Note: went to Bunnings next day. All the hose clamps that you can eat. Hot, fresh, and tasty.
And not just any car wash. A hand car wash. As opposed to the ones that they operate with their feet or ears…
Our local shopping centre has used up one of their limited car parks for the hand car wash. The building’s being finished and the signage is going up. Soon employees in rubber boots will be standing in the winter rain washing cars. Or not, if the state of the other hand car wash facilities in the area are any indication…
The proliferation of car washes has been an interesting phenomenon here in Perth. I remember the establishment of one of the first ones on the site of an old petrol station. It straddles a major highway and a busy feeder road and stands opposite a 24 Hr McDonalds. ( for our North American readers, McDonalds is a franchised fast-food restaurant. ) It was probably a good choice of location as it gives the people who leave their cars to be cleaned a place to go during the process. Interestingly, the owners of the car wash also put up a café on their site. This, and the stated prices on the signage, indicates that they would like each post to be a winner…
I suspect this is the case, as well, for the owners of the shopping centre. They have already leased out a great deal of their land to a tavern, Asian restaurants, and…a McDonalds…but would seem to want to cram more on the area. I’m betting that the rent they demand from the car wash owners will make the washing fees pretty remarkable.

◆ Required work
1: Answer these from the post on hand car washes, one line each:
(a) Where did the writer go the next day?
(b) What used to stand on the site of one of Perth's first car washes?
(c) What did the owners of that early car wash also build on their site?
2: The post on hand car washes has a sentence starting "They have already leased out." List every business it names as a tenant of the shopping centre.

◆ Extracted data

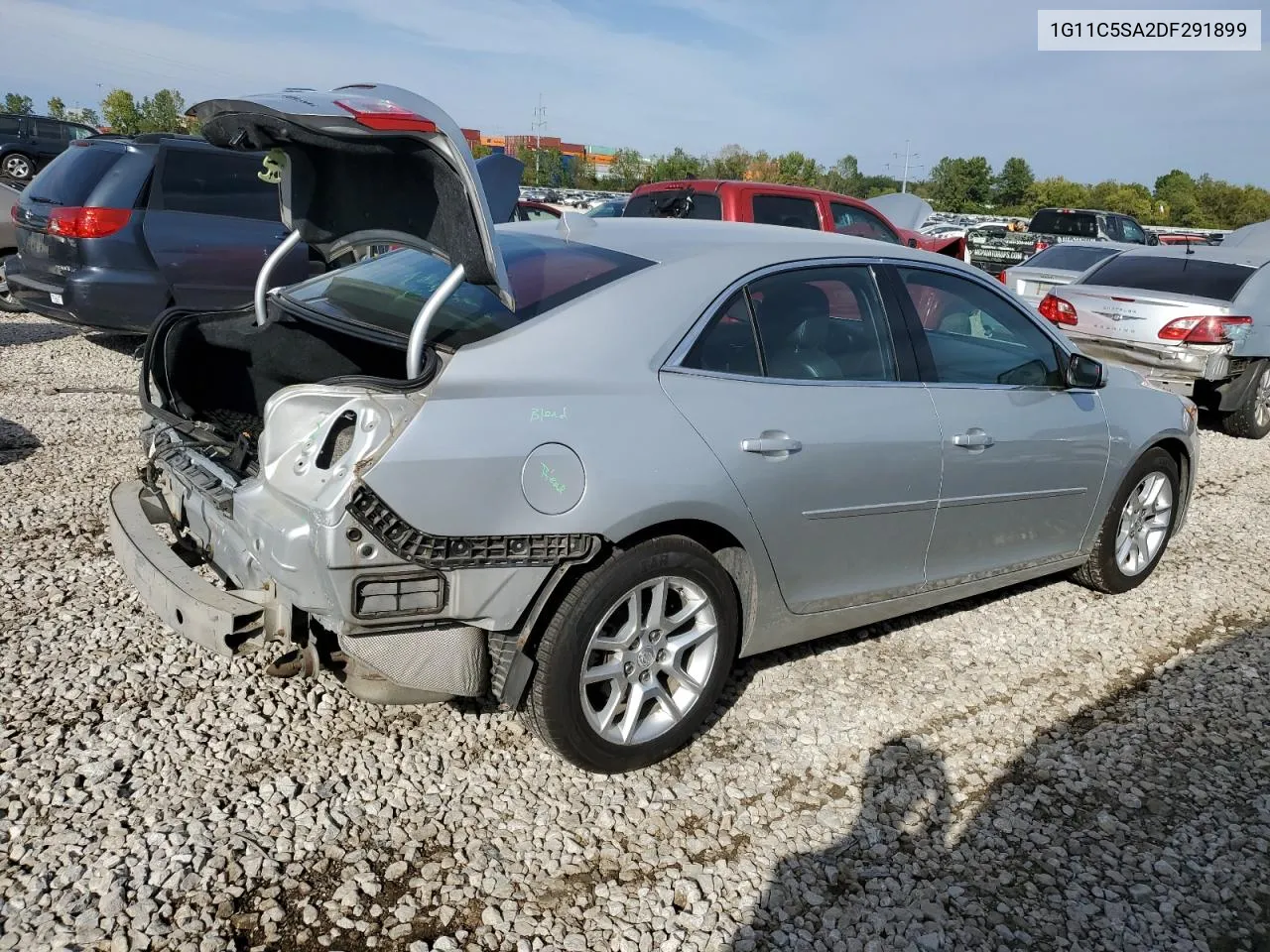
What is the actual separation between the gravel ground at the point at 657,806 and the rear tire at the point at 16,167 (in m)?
20.2

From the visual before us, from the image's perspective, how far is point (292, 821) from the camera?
285 centimetres

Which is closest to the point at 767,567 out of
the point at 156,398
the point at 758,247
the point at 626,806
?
the point at 626,806

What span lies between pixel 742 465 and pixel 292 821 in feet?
5.53

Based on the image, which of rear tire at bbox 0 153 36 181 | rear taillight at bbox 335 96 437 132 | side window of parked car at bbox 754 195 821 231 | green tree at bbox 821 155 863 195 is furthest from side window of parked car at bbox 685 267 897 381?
green tree at bbox 821 155 863 195

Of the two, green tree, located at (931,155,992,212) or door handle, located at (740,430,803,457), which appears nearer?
door handle, located at (740,430,803,457)

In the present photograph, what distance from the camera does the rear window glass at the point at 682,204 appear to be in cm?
898

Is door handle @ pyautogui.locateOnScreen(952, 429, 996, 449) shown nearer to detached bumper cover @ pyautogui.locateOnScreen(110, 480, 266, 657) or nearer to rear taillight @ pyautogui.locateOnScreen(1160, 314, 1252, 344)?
detached bumper cover @ pyautogui.locateOnScreen(110, 480, 266, 657)

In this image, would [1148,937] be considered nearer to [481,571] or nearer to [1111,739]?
[1111,739]

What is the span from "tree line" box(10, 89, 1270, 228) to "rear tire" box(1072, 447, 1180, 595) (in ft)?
126

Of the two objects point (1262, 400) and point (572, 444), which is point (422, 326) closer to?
point (572, 444)

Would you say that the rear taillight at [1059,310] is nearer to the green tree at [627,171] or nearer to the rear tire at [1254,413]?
the rear tire at [1254,413]

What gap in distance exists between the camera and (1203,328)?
8.29 metres

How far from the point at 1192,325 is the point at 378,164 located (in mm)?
7535

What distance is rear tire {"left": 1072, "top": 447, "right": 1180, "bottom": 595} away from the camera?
4789mm
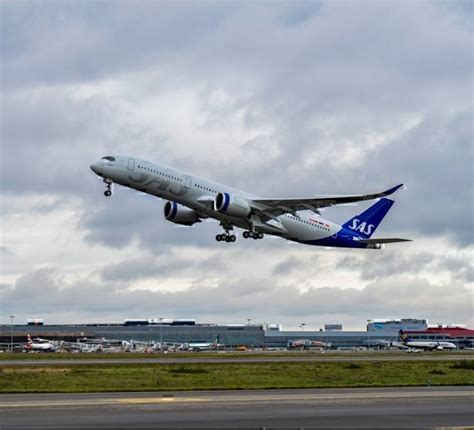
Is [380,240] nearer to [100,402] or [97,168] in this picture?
[97,168]

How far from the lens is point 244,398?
37781 mm

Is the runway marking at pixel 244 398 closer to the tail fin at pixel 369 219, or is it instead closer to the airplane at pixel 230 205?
the airplane at pixel 230 205

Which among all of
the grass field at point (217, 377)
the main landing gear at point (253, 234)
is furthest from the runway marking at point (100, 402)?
the main landing gear at point (253, 234)

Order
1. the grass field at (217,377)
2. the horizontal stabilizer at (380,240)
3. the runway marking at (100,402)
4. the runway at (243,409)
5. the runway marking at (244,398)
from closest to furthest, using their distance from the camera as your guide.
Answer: the runway at (243,409)
the runway marking at (100,402)
the runway marking at (244,398)
the grass field at (217,377)
the horizontal stabilizer at (380,240)

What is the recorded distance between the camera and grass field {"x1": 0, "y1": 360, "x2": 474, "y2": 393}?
156 ft

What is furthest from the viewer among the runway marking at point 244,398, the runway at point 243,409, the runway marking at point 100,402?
the runway marking at point 244,398

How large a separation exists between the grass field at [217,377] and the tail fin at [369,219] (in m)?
21.2

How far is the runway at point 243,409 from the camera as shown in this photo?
2838cm

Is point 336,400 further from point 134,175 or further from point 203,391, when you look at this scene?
point 134,175

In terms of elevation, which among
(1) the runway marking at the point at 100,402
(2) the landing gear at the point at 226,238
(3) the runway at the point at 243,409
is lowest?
(3) the runway at the point at 243,409

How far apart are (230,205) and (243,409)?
39.3 m

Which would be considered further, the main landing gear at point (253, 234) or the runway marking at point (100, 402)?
the main landing gear at point (253, 234)

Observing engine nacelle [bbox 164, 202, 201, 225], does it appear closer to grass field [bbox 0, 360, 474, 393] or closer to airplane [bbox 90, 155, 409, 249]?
airplane [bbox 90, 155, 409, 249]

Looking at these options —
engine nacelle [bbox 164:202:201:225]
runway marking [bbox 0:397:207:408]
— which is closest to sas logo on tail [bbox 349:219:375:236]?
engine nacelle [bbox 164:202:201:225]
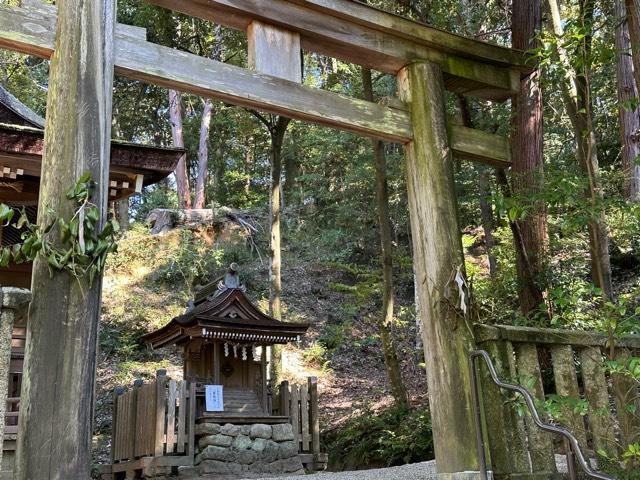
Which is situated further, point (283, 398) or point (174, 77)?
point (283, 398)

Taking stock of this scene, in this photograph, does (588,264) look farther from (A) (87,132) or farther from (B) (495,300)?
(A) (87,132)

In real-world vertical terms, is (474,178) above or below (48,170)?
above

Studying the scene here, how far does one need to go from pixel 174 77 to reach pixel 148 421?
6115mm

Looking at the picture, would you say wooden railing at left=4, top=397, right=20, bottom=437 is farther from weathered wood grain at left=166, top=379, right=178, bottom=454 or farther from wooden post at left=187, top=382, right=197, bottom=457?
wooden post at left=187, top=382, right=197, bottom=457

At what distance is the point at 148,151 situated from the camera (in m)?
6.36

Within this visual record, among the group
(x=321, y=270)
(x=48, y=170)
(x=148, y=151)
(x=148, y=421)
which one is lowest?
(x=148, y=421)

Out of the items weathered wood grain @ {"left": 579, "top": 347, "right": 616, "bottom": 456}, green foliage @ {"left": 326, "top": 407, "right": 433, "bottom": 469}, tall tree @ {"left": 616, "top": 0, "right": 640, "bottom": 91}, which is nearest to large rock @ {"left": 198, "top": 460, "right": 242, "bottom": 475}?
green foliage @ {"left": 326, "top": 407, "right": 433, "bottom": 469}

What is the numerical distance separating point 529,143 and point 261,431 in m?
5.82

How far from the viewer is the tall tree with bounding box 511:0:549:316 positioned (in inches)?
296

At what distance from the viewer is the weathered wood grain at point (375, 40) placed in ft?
13.7

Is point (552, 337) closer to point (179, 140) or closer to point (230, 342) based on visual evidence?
point (230, 342)

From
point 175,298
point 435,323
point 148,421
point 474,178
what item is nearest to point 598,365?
point 435,323

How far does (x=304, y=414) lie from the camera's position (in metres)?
9.73

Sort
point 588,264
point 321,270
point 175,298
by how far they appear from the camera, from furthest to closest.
→ point 321,270, point 175,298, point 588,264
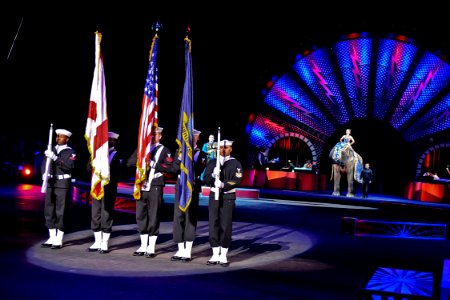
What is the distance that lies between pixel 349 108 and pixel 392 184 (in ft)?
15.2

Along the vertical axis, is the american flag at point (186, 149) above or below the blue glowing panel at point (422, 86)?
below

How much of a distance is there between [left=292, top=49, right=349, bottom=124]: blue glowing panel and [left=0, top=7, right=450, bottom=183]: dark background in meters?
0.72

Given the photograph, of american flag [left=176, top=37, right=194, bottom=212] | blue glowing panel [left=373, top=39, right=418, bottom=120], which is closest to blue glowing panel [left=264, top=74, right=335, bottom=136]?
blue glowing panel [left=373, top=39, right=418, bottom=120]

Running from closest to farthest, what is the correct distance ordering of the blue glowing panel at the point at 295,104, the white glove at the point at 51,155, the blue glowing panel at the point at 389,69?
the white glove at the point at 51,155
the blue glowing panel at the point at 389,69
the blue glowing panel at the point at 295,104

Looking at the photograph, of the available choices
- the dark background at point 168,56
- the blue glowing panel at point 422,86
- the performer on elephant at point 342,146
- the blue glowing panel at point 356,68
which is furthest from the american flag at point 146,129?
the blue glowing panel at point 422,86

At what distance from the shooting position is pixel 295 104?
27.5m

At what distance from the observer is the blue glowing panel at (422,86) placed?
24891 mm

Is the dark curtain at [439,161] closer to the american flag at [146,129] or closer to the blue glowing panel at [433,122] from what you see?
the blue glowing panel at [433,122]

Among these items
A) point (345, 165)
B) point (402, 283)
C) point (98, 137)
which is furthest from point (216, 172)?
point (345, 165)

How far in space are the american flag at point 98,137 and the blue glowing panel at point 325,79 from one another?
62.8ft

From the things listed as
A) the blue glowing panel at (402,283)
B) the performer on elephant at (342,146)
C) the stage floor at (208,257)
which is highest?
the performer on elephant at (342,146)

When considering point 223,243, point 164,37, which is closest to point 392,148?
point 164,37

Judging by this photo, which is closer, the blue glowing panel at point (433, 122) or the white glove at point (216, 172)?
the white glove at point (216, 172)

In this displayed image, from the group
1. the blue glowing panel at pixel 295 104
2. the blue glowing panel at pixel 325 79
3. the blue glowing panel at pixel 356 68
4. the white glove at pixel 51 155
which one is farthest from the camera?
the blue glowing panel at pixel 295 104
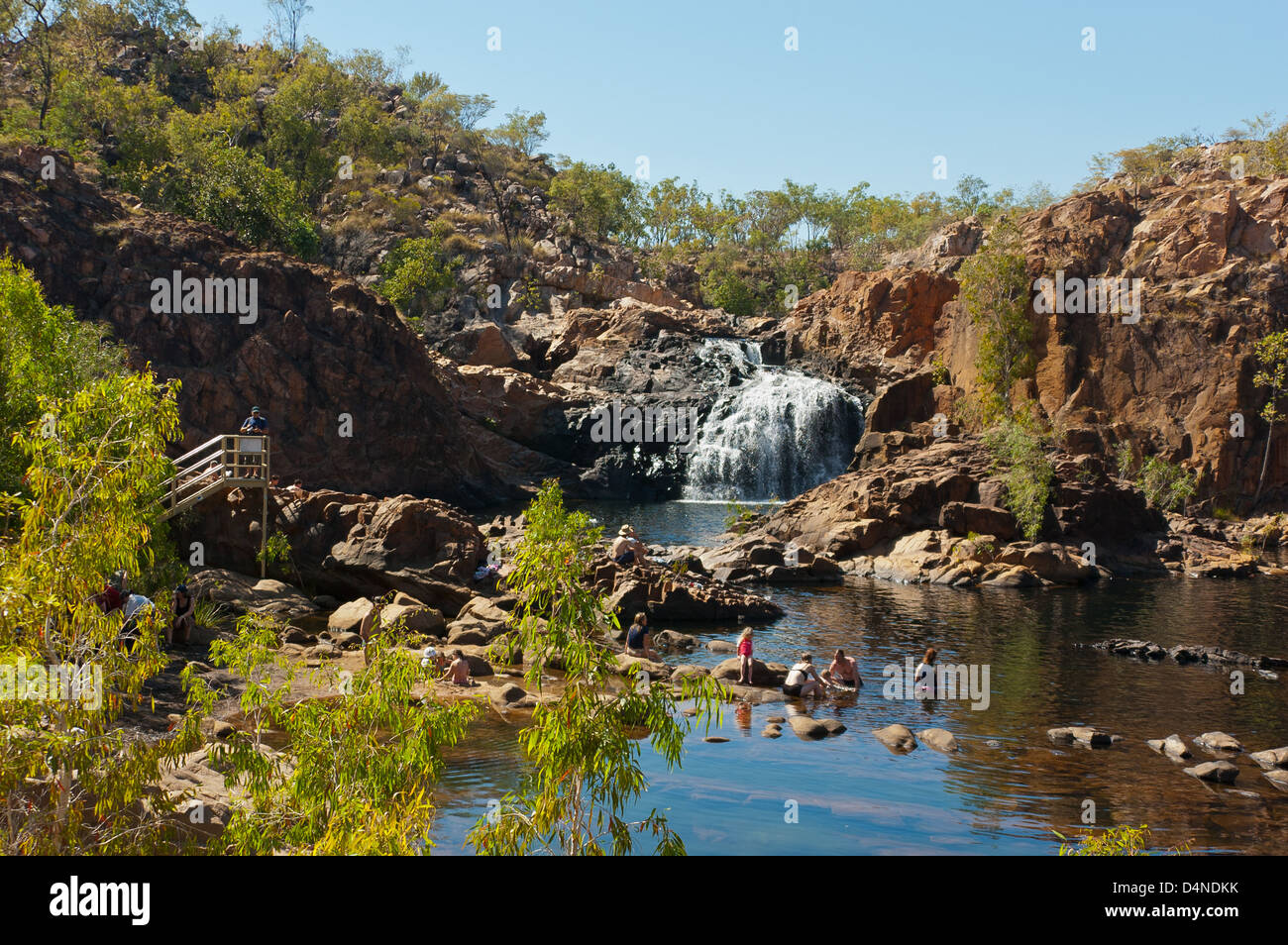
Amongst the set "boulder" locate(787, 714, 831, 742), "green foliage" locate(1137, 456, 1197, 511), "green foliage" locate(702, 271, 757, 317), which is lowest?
"boulder" locate(787, 714, 831, 742)

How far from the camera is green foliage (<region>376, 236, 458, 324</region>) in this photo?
78688 mm

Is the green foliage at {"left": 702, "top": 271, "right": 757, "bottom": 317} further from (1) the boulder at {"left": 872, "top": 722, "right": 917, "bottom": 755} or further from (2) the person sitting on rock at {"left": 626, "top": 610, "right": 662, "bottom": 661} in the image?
(1) the boulder at {"left": 872, "top": 722, "right": 917, "bottom": 755}

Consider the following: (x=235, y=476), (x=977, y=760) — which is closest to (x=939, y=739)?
(x=977, y=760)

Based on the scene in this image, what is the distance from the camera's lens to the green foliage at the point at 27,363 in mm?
23688

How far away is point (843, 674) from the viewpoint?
2484 centimetres

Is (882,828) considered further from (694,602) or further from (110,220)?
(110,220)

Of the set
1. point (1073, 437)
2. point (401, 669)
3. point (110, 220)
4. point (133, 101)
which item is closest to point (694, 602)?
point (401, 669)

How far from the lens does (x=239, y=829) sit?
8.74 metres

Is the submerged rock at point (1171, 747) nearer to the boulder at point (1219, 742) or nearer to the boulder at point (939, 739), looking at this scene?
the boulder at point (1219, 742)

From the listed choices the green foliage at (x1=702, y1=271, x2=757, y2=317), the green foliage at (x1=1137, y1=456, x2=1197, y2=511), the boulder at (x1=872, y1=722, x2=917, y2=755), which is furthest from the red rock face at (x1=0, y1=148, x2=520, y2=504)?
the green foliage at (x1=702, y1=271, x2=757, y2=317)

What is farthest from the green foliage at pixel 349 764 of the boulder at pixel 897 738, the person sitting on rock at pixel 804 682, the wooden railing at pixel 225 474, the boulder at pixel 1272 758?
the wooden railing at pixel 225 474

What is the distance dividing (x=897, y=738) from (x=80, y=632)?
16076 millimetres

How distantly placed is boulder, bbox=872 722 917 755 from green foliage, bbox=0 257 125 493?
18.2 m

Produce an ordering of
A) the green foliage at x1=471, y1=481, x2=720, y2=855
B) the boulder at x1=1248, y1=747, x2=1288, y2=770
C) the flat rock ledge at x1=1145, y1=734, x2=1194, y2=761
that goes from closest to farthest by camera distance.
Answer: the green foliage at x1=471, y1=481, x2=720, y2=855, the boulder at x1=1248, y1=747, x2=1288, y2=770, the flat rock ledge at x1=1145, y1=734, x2=1194, y2=761
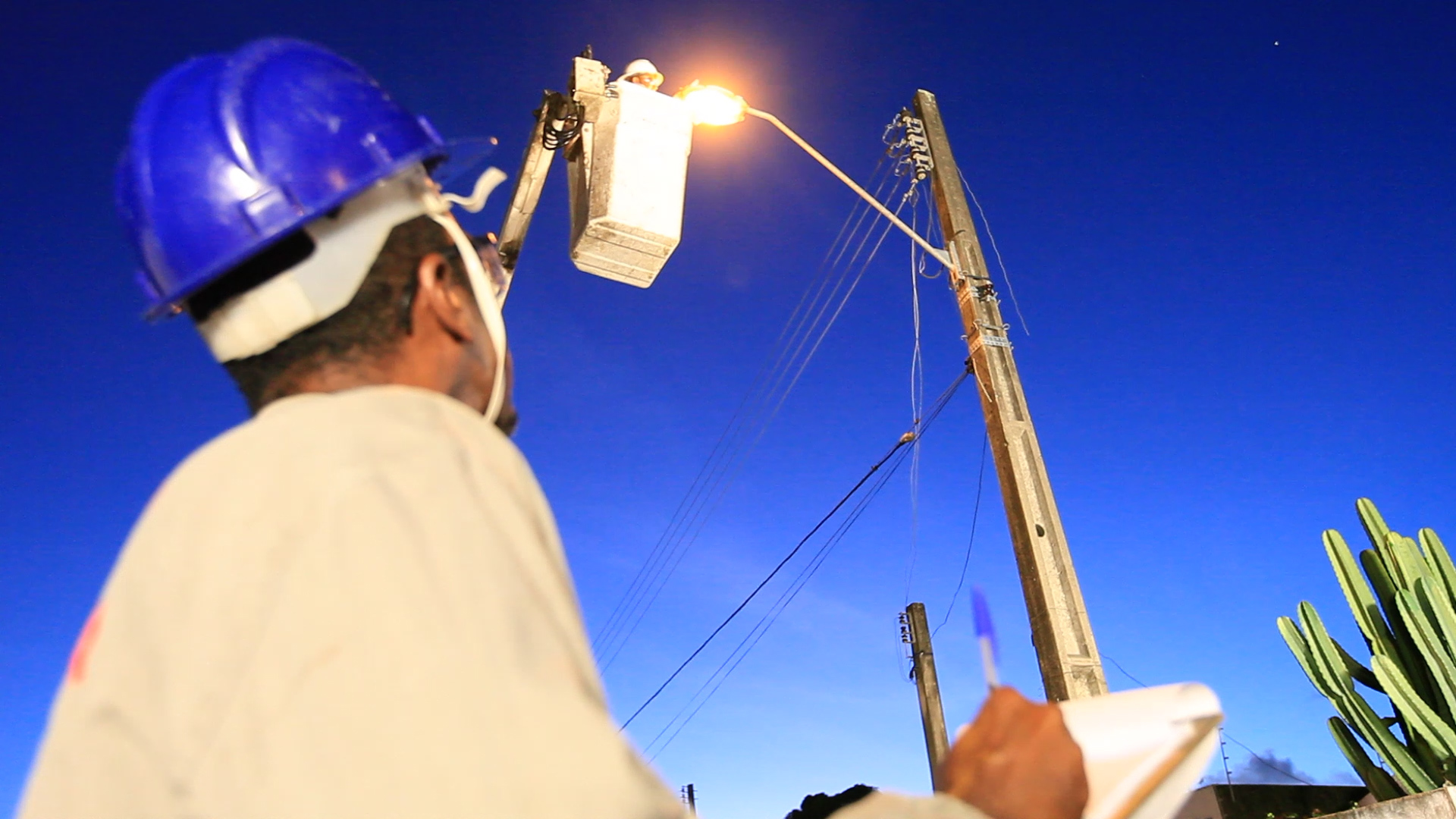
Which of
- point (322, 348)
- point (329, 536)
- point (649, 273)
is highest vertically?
point (649, 273)

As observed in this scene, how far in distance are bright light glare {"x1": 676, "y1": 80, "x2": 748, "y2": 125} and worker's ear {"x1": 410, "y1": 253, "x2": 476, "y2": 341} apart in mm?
5769

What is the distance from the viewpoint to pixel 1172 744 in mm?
1107

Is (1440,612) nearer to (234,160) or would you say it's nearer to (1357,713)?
(1357,713)

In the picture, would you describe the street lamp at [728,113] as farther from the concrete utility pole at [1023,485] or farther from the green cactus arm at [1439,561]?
the green cactus arm at [1439,561]

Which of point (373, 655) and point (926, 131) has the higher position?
point (926, 131)

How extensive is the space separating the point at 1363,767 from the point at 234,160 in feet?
36.7

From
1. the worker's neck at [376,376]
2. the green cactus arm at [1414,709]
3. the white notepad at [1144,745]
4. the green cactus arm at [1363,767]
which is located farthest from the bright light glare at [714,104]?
the green cactus arm at [1363,767]

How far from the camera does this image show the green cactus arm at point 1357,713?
8422mm

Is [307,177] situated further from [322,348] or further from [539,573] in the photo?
[539,573]

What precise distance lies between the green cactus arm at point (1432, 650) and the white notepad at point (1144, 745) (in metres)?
9.65

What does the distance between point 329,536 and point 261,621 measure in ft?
0.28

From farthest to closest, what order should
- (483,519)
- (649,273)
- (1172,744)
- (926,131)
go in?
(926,131) → (649,273) → (1172,744) → (483,519)

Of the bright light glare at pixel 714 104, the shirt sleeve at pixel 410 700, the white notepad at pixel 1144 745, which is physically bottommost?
the white notepad at pixel 1144 745

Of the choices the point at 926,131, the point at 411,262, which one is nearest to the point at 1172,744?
the point at 411,262
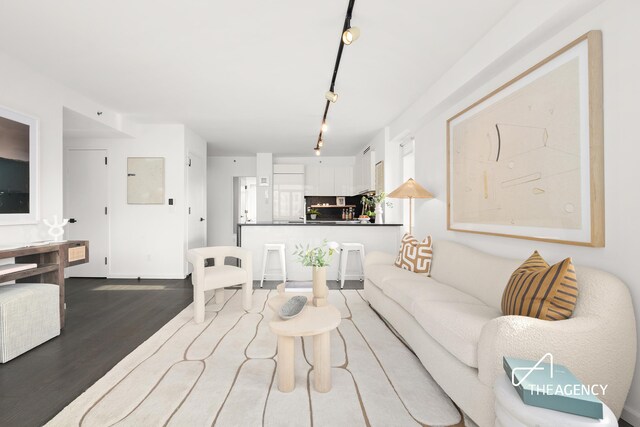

◆ Worked solutions
1:
(a) Bunnings
(b) An old petrol station
(c) A café

2:
- A tavern
- Asian restaurants
- A McDonalds